Realisations:
- I own a seventeen year-old.
- Boy Seymour has now left primary school.
Sh!t the bed. How does this kind of thing happen? One minute I am embarking on the adventure that is adulthood, whereby I am applying for mortgages and getting used to being called Mrs something. The next, I am facing the prospect of having three offspring at BIG school, and a fourth fast approaching the end of Key Stage 2.
In fact, Little Seymour Number One is off being an adult at this very moment. The other day, 24 hours after turning seventeen, she set off on a National Express coach to the West Country. It was her birthday treat to visit her great friends there, and she was excited. But, never having travelled much, the train presented too much of a challenge. Hence, we opted for the coach.
How wrong could it go? I wondered. She needed to change at Heathrow, but there was time for that. To ask someone, and to find her onward bus.
Instead, the child (for that is what she is, and shall be for as long as I can call her one) got off too early! She must have seen she was at Heathrow and jumped the gun a terminal early. Thankfully, a nice lady saved the day, or poor Number One would have missed her link and cocked up her adventure wholesale. She’s now in Bude, wetsuit shopping and having a thoroughly fabulous time.
Little Seymour Number Two has been brave. Despite a hectic week, she’s opted to go to an ill-timed Scout camp on the last evening of the academic year. She’s only just started at Scouts, so doesn’t know many people, and even though we still had a whole kit list to work through at 6pm, she made it to camp by seven.
As for Boy Seymour, he didn’t make it to Scout camp. He’s had a busy week too, which started off with him getting in a 3.15am on Monday morning after a breakdown on the way back from his fishing trip to Devon. He is emotional after leaving primary school, and tetchy. I was in two minds whether to send him to camp, after all, it’s character building, but he is in summer school all next week, and so maybe a break is in order. To send him or no? What is the best thing to do? That age old parenting conundrum, to which there is no definitive answer.
Mini Seymour – my baby – is thankfully still at primary school. She’ll be in Year Five in September but to me, she is still very little. She is currently playing with dolls on the brand new carpeted stairs, being a child. It makes a change from watching Netflix all the time.
And so we embark on our summer holidays. Again. I remember a time when summer holidays mattered to me only because I was a teacher, and they represented six weeks off. Paid. What on Earth could be better? But summer holidays with kids are fraught with even more parenting conundrums: how much screen time is too much? What exercise should they be doing? Are they bored? Are they happy..?
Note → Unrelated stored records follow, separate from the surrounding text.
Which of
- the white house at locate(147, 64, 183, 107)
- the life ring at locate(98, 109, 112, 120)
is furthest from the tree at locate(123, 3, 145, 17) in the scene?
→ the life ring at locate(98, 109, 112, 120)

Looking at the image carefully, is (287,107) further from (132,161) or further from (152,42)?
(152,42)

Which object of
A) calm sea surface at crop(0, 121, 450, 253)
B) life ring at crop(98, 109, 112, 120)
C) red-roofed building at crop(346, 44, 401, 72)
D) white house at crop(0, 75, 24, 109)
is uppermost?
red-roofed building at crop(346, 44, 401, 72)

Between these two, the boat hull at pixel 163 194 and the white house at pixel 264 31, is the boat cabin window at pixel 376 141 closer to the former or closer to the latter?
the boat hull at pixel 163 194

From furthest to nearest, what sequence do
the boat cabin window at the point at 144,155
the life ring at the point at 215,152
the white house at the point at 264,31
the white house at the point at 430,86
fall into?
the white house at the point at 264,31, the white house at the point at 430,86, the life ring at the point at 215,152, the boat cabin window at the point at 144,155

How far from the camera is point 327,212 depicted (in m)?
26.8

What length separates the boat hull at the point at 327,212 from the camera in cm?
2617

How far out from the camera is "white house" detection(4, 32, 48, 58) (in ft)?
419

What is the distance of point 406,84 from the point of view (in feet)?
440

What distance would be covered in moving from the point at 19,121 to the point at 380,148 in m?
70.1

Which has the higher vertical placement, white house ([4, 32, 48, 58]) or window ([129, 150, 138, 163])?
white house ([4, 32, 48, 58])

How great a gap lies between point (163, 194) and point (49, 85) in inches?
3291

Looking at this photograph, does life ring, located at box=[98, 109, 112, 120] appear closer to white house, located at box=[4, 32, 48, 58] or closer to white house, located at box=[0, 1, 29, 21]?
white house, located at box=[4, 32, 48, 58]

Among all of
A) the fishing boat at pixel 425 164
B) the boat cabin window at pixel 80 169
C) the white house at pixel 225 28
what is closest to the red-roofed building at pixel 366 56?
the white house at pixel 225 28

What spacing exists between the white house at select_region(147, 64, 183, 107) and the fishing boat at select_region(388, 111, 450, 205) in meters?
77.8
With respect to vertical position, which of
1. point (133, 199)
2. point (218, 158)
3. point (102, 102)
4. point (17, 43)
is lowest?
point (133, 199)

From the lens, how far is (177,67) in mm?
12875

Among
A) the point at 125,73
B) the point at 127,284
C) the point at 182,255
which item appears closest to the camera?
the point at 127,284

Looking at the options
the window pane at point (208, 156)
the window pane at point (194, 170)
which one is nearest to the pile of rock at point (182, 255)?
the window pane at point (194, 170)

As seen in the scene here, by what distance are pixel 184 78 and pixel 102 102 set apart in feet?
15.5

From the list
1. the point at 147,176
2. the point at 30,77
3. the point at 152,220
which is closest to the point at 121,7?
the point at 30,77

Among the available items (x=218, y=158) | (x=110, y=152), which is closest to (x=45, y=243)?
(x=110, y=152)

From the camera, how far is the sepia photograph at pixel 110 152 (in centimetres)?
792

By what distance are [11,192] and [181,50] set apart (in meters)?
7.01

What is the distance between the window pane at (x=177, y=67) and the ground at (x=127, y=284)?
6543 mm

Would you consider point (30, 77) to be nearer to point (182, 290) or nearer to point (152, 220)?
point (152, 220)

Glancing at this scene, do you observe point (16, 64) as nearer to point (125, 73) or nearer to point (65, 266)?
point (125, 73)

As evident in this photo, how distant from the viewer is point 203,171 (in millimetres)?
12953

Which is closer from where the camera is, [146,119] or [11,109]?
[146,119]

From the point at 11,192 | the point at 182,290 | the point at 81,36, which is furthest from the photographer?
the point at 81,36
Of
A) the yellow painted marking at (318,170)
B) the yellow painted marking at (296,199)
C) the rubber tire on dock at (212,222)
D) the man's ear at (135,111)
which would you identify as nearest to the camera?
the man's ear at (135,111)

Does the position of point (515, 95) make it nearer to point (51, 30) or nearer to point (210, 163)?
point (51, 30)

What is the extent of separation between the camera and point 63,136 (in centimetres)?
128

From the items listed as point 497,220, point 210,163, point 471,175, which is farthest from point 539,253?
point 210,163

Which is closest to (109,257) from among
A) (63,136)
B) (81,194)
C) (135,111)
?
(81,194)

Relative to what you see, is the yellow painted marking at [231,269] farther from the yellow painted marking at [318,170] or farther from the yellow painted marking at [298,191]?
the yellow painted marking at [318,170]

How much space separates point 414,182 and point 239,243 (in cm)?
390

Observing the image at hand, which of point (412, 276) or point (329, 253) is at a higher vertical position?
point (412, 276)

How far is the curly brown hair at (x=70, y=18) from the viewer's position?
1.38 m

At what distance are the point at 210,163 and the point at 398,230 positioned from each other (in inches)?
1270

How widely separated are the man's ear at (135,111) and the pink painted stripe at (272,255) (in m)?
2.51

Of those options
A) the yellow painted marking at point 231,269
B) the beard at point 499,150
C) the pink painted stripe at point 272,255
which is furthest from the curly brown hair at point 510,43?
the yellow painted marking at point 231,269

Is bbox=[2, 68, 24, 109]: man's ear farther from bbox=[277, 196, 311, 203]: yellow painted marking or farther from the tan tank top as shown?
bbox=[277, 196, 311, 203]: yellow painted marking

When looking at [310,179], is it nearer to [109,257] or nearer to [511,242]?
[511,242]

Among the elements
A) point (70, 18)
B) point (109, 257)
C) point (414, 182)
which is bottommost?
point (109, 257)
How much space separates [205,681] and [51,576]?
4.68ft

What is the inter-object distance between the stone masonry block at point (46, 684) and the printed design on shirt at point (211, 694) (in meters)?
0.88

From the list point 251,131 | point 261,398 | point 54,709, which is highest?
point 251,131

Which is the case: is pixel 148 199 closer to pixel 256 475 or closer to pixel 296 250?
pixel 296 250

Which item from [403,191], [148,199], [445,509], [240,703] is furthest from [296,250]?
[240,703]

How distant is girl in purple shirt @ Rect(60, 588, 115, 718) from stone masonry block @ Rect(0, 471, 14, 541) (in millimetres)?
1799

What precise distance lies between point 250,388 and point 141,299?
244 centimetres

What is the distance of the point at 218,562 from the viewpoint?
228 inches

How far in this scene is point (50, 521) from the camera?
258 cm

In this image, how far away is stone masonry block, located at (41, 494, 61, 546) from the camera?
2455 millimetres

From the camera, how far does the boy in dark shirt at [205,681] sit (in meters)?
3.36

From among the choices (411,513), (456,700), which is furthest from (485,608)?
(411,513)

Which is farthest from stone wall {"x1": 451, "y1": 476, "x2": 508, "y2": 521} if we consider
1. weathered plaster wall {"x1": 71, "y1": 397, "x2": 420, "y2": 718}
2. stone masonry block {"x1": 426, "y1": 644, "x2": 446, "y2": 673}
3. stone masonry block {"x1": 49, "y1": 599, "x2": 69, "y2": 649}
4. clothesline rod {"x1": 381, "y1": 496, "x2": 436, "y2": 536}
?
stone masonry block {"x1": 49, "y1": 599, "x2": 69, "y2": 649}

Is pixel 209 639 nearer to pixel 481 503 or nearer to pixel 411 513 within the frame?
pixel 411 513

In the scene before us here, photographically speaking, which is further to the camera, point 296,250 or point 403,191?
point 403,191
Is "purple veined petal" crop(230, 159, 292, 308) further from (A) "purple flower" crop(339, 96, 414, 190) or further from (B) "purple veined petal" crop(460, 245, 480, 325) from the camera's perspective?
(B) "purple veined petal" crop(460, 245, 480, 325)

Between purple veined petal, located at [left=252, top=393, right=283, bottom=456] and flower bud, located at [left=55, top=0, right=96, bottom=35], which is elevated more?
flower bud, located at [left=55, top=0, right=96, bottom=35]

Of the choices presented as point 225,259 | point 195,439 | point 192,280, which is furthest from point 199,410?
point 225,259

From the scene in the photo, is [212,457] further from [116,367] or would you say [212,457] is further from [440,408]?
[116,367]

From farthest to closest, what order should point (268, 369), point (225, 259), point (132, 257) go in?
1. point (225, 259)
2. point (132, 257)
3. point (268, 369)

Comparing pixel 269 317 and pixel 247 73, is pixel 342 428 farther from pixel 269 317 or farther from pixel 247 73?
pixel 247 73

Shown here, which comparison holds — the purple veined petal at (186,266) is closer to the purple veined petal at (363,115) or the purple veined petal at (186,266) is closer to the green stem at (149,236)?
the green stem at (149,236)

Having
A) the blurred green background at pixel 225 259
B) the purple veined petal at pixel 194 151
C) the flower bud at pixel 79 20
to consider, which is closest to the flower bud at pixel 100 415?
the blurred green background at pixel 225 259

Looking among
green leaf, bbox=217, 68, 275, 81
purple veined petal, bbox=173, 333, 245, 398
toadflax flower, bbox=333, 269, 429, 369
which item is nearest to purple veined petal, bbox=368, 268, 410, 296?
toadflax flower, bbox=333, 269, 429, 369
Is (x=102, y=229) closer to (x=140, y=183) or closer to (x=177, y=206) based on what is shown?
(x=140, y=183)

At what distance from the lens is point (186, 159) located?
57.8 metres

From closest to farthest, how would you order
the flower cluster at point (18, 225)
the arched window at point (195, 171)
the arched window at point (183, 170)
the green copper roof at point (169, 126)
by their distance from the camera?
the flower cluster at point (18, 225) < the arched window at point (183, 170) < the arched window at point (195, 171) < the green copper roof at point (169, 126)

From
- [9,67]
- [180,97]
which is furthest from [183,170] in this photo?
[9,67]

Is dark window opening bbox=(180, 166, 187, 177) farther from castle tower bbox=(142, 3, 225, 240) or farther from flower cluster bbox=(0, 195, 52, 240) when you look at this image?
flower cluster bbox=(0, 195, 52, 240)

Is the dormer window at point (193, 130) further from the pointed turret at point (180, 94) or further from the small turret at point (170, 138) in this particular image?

This job does not get easier. I find myself worrying more now than I ever did when The Four Little Seymours were little. There are the hormones and the grumps, the idealistic views and the temper tantrums, the low-self-esteem and the self-righteousness. From eight to seventeen, I have a whole rollercoaster of young human emotion just ripening before my eyes here under my roof.
My god, I love them. But I am acutely aware now of just how big a responsibility this parenting lark is. They’re like sponges, soaking everything up. One wrong move and I have blown it. Sometimes, the responsibility feels so huge that I just want to give up and admit defeat.
Actually, though, if that were the case, I’ve already blown it. Because we are all fallible; children, teenagers and parents. Nobody is perfect, and maybe that’s the most monumental lesson of all.
So maybe, during these school holidays, I might try to lower my expectations of what we will achieve. Maybe I won’t sort the house out. Perhaps my novel will remain unwritten. Quite possibly, the children will argue.
Basic survival is the real goal, and so I shall aim for that.